Kowalczyk w piłkę zaczynał grać w Olimpii Warszawa. Później przeniósł się do stołecznego Poloneza. W 1990 roku trafił do Legii Warszawa.
Kowalczyk do Legii wszedł z "drzwiami"
Praktycznie nieznany kibicom zawodnik, który grał na boiskach niższych lig na Mazowszu zaliczył "wejście smoka" do jednego z największych i najbardziej utytułowanych klubów w Polsce.
W rewanżowym meczu ćwierćfinału Pucharu Zdobywców Pucharów z Sampdorią Genua Kowalczyk strzelił dwa gole. Trafienie zaliczy też w półfinale przeciwko Manchesterowi United.
Kowalczyk nie wykorzystał potencjału
Według wielu Kowalczyk nie wykorzystał w pełni drzemiącego w nim potencjału.
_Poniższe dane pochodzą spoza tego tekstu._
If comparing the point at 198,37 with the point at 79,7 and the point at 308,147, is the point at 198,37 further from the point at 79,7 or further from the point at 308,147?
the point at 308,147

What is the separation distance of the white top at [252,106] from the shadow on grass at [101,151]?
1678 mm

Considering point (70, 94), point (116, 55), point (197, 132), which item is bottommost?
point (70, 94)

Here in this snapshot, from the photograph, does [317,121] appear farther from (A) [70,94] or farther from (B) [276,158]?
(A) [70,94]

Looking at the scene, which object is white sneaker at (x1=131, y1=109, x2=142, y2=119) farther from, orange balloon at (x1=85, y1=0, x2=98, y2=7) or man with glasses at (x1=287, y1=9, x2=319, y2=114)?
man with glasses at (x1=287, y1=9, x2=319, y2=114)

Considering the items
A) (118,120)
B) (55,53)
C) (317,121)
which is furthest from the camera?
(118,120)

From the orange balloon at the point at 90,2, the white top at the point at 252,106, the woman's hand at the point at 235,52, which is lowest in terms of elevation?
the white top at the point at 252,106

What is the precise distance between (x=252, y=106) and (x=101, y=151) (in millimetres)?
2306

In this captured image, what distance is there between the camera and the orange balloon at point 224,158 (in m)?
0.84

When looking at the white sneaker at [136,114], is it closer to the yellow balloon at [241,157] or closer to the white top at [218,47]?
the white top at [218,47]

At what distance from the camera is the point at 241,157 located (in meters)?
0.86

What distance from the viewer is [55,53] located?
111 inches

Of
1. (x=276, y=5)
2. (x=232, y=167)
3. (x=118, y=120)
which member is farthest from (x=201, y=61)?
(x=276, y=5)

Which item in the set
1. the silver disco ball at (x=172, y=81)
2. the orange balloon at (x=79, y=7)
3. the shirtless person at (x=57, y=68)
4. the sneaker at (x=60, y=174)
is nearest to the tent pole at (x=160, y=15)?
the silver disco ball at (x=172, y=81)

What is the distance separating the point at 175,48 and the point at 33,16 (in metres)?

Dwa lata po igrzyskach olimpijskich w Barcelonie z Legii wytransferowany został do Betisu Sewilla, ale ligi hiszpańskiej nie podbił.
Kowalczykowi w trakcie kariery często zarzucano niesportowy tryb życia i to on w głównej mierze miał się przyczynić do zmarnowania talentu.
Kowalczyk piłkarskim ekspertem
Aktualnie Kowalczyk występuje w roli piłkarskiego eksperta. Jego opinie głownie dotyczą Legii Warszawa, reprezentacji Polski i ligi hiszpańskiej.
Internauci często w swoich komentarzach zarzucają, że opinie wygłaszane przez Kowalczyka obliczone są wyłącznie na wzbudzenie emocji. Jestem inteligentnym człowiekiem, mimo że bydło może uważać inaczej. Człowiek musi wiedzieć co zrobić, za kim podążyć, żeby była oglądalność - podkreślił w rozmowie z weszło.com absolwent sześciu klas szkoły podstawowej.